I consider the pictures I take to be very much their pictures, and I ask them if they are OK with it before they are posted on social media or elsewhere. My two eldest kids are now old enough to be more than aware of what that means.
How did your ideas of raising children without technology come together with your idea to document that life? Was there a point that you realized what you were doing was bigger than a mother taking pictures of her kids?
My eldest attended a Rudolf Steiner school for one year when he was 6. We fell in love with many of the school philosophies, one of them being no TV or computers for children at primary school. It was something we’ve adopted at home ever since.
I am not sure that what I do is any bigger than a mother taking pictures of her kids; to me, that is just what I do. I work had to try to represent what their childhood is like, so that hopefully they will be able to look back of their pictures and get a glimpse into how it felt for them.
The series of photos of your daughter, On Being 11, shows the emotional and physical chaos of moving from childhood to adulthood. Have your daughter’s views of being photographed changed as she moves into adolescence? In what ways will your documenting of her life change as she becomes a teenager?
My eldest daughter is now more aware of being photographed, and it has been interesting seeing this change. It’s trickier when they get older. I guess we will see where this leads.
When your children are grown, what will make you feel that your choices for their childhood were successful? How do you want them to be in the world?
I don’t think I will regret taking the pictures. My mother died when I was in my late teens, and I have only a limited number of pictures from my childhood. I want to make sure my children have their childhood story documented to the best of my ability, so that they will have their story to look back on when they are older.
What do you say to criticism that in these deeply personal photographs you are unfairly laying bare the lives of these four children?
Part of our decision to home-school our children was so they could develop a strong sense of self without the societal pressure that exist in our world right now, I celebrate who they are with my pictures.

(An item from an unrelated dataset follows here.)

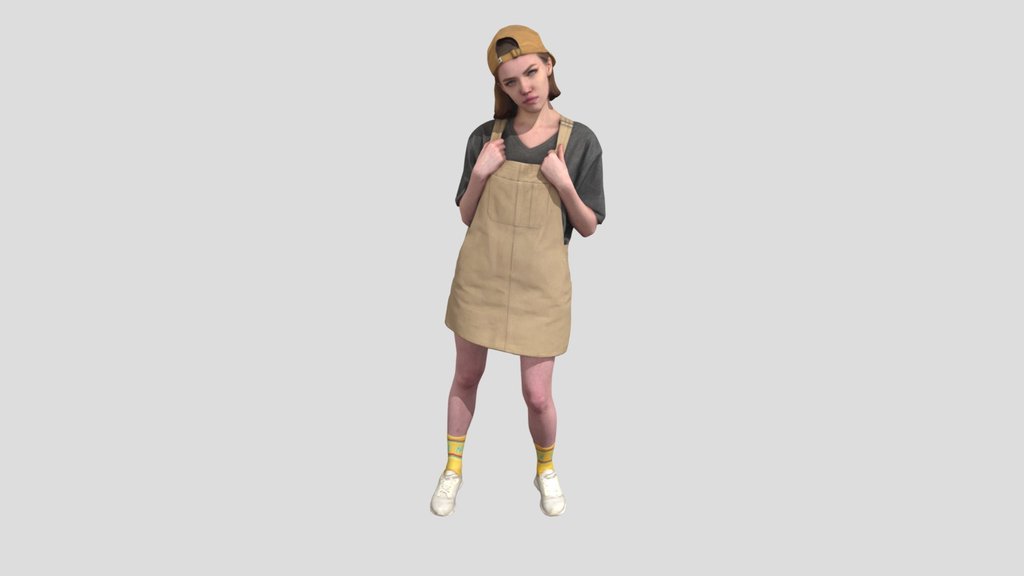 Girl In Jumpsuit Dress Standing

The photos make me yearn for my childhood, which wasn’t as wild and free, but was certainly a lot freer than many children have now. Do you think that’s what resonates with people when they see your photos? A nostalgia, a longing for that kind of freedom again?
The freedom that they have is what I hope that my children will see when they look at these images in years to come. I think it represents the lifestyle we have chosen, and it is important to me that it is represented as real as I can get it. Freedom is a part of our culture we are blessed to have; it is something I cherish and celebrate and hope to never take for granted.
You capture all the emotions of childhood: the joy, the anger, the uncertainty, the boredom. The photos are like little movies that add up to a whole: childhood. Can you talk about that for a bit?
I wanted to also explore more about what childhood is, and what it is to grow up, and for this reason I choose to show images which may depict the loneliness and solitude of childhood, the pain and hurt that is also experienced, I didn’t want to shy away from the less joyful aspects of the journey.
Why did you decide to shoot in black and white? Was it merely an aesthetic choice, or was something deeper involved?
I choose to use black-and-white processing as I think it depicts their story best. I truly believe there is certainly a magic in black-and-white imagery that I find impossible to explain. I love the magic in the shadow and the highlight, and in the mystique. I have tried to process in color a few times, but I usually revert back to black and white. Sometimes it seems almost as if the color in an image is a distraction away from what I am trying to show.